THE OH-F SUBSTITUTION IN TI-RICH POTASSIUM RICHTERITE - RIETVELD STRUCTURE REFINEMENT AND FTIR AND MICRO-RAMAN SPECTROSCOPIC STUDIES OF SYNTHETIC AMPHIBOLES IN THE SYSTEM K2O-NA2O-CAO-MGO-SIO2-TIO2-H2O-HF

Amphiboles were synthesized along the join K(NaCa)Mg5(Si7.4Ti0.6)O22(OH,F)2 from (OH) = 2 to F = 2 apfu (atoms per formula unit). Rietveld structure refinement shows that Ti4+ is completely ordered at the T2 site. For the OH end-member starting composition, a single-phase amphibole is obtained with 0.6 apfu of Ti. Along the OH-F join, amphibole +/- priderite +/- titanite +/- rutile is produced, and the Ti content of the amphibole decreases to 0.16 apfu in end-member fluor-richterite. The infrared spectra in the principal OH-stretching region show a main band for the Ti-rich OH end-member centered at 3728 cm-1. This band is assigned to a MgMgMg-OH --> K configuration.
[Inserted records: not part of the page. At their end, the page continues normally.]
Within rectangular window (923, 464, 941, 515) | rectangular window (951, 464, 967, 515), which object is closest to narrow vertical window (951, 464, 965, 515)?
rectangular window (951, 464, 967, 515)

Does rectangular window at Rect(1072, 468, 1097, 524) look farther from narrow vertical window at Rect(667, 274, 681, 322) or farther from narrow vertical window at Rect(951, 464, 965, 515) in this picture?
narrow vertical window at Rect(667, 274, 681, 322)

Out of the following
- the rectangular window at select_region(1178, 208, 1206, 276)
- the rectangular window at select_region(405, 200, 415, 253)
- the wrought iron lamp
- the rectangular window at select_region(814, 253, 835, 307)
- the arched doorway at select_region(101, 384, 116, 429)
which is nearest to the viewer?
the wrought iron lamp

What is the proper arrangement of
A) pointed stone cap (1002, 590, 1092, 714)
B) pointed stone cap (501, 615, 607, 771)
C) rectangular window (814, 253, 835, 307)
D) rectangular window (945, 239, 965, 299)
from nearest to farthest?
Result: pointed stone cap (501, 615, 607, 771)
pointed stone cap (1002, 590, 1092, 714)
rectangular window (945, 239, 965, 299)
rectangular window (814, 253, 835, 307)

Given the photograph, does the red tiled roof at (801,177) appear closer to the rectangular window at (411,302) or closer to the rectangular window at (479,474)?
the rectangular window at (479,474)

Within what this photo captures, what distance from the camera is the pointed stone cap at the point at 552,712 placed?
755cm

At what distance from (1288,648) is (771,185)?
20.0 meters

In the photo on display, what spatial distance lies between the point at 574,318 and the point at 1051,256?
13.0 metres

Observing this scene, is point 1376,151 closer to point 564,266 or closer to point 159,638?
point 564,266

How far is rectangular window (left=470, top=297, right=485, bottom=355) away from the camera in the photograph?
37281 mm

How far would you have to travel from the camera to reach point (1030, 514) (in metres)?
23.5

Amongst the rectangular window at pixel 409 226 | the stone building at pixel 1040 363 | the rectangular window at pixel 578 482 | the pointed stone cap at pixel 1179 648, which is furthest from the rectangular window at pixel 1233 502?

When F is present, a new band appears at 3711 cm-1; the position of this band remains constant while its intensity increases with increasing F content, suggesting that the OH-F substitution is not random. The Raman spectra in the region of 1200-30 cm-1 show bands assigned to vibrations of Ti4+O4 groups that decrease in intensity with decreasing Ti4+ in the amphibole. The decrease in solubility of Ti in potassium richterite for increasing F content at O3 is compatible with the crystal-chemical model for [4]Ti4+ half arrow right over half arrow left Si substitution in richterite proposed by Oberti et al. (1992).